**What to work on:** Can you copy the entries word for word, from the line with "Sumedh Zope" up to and including the line with "La Tortorella Home", without the pictures?

**Material for this task:**
· · · · · · ·
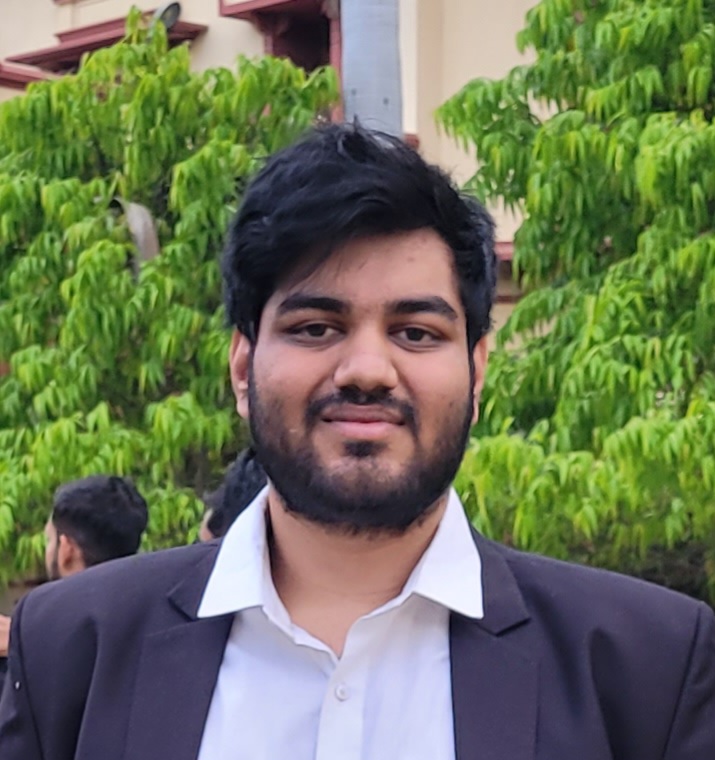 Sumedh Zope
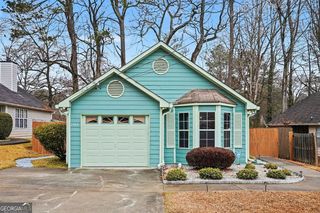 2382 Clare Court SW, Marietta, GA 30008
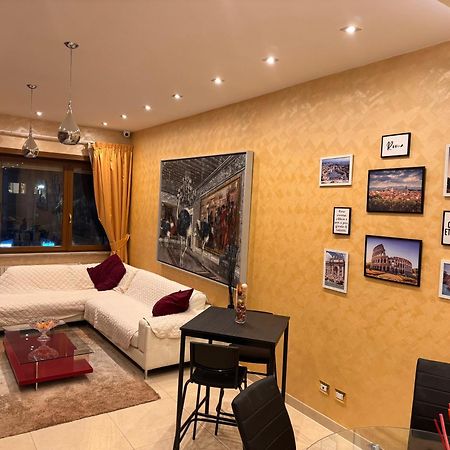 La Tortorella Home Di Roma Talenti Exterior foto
· · · · · · ·
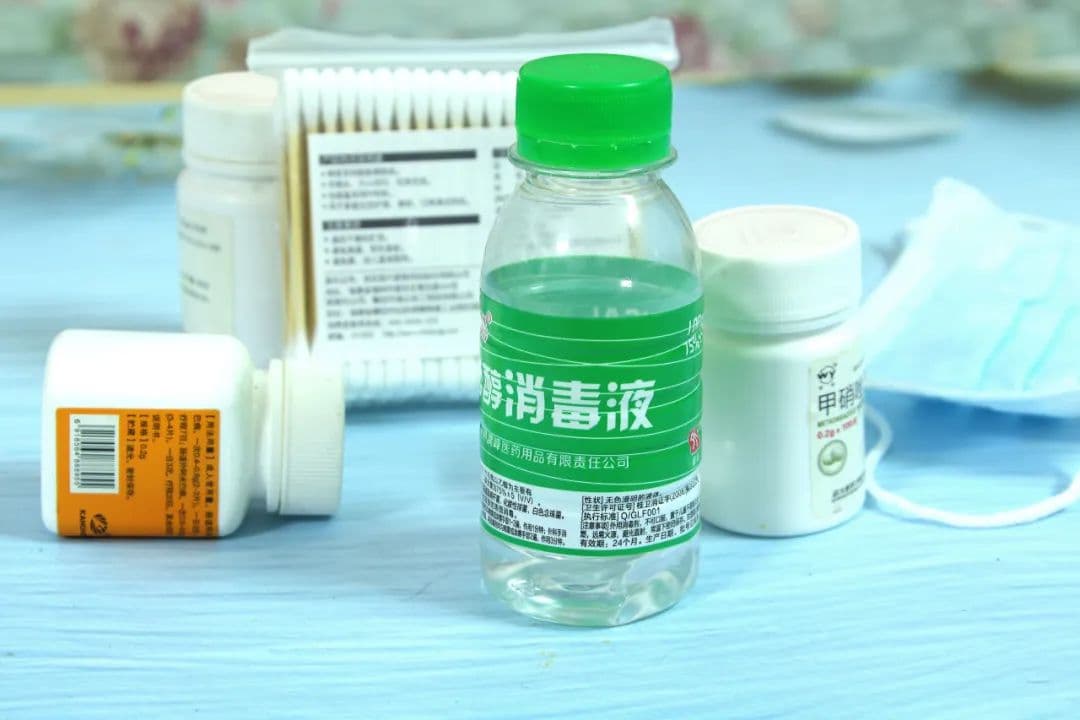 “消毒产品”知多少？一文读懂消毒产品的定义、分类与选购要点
· · · · · · ·
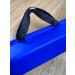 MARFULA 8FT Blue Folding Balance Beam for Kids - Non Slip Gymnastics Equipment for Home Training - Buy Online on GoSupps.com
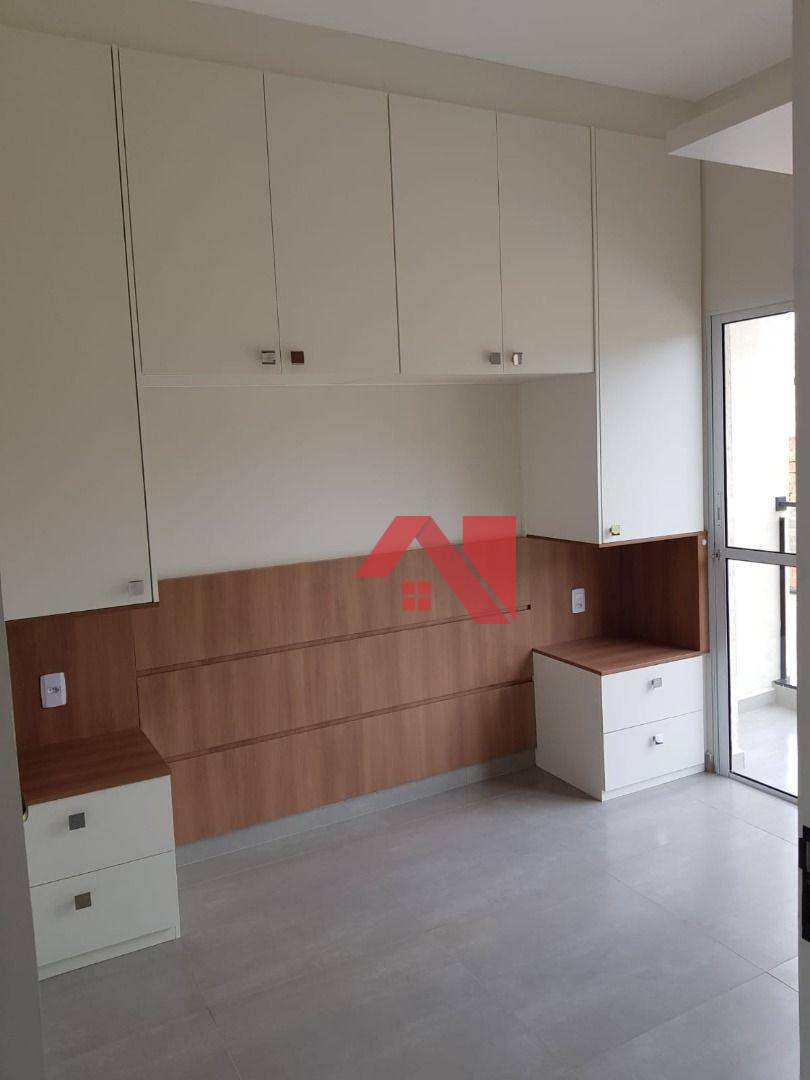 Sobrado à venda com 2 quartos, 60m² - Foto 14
· · · · · · ·
**Answer:**
 Sumedh Zope
 2382 Clare Court SW, Marietta, GA 30008
 La Tortorella Home Di Roma Talenti Exterior foto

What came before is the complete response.